Two members of the LulzSec hacking group have pleaded guilty to attacking high-profile websites.
But the men - Ryan Cleary, 19, and Jake Davis, 18 - along with two others, also denied similar hacking charges, and will now face trial.
Davis, said to have been known online as Topiary, admitted hacking into the website of the Serious Organised Crime Agency and the NHS.
With Cleary he targeted News International, 20th Century Fox, the Arizona State Police, Nintendo, Sony and the right-wing Westboro Baptist Church, among several other sites.
Cleary said he also attacked the website of the CIA and the US Air Force with the help of other members of the Anonymous-related hacking group.
But appearing at Southwark Crown Court on Monday, both Davis and Cleary denied charges of taking confidential data and publishing it on hacking forums including the Pirate Bay and PasteBin.
In total the pair pleaded guilty to two counts of 'conspiracy to do an unauthorised act or acts with intent to impair, or with recklessness as to impairing, the operation of a computer or computers'.
They each pleaded not guilty to encouraging or assisting an offence, contrary to section 45 of the Serious Crime Act 2007, and encouraging or assisting offences, contrary to section 46 of the Serious Crime Act 2007.
Cleary also pleaded not guilty to four charges under sections 1 and 3 of the Computer Misuse Act 1990.

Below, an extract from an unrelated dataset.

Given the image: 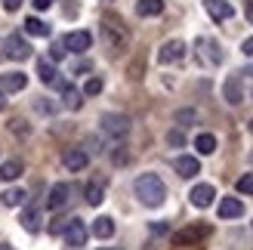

Cleary was arrested in June 2011, and later jailed after breaching his bail conditions when he is said to have contacted a hacker known as Sabu who was working with the FBI.
The United States has said that it will not seek to extradite Cleary and that they accept he would face trial in the UK.
But Richard O'Dwyer, a British student facing charges of breaching copyright, is still being sought for extradition by US authorities.
Two others, Ryan Ackroyd, 25, and a 17-year-old student from London denied being involved in hacking high-profile sites and will be tried in April 2013.
The court heard that it could take 3,000 hours to examine the material produced against Ackroyd alone.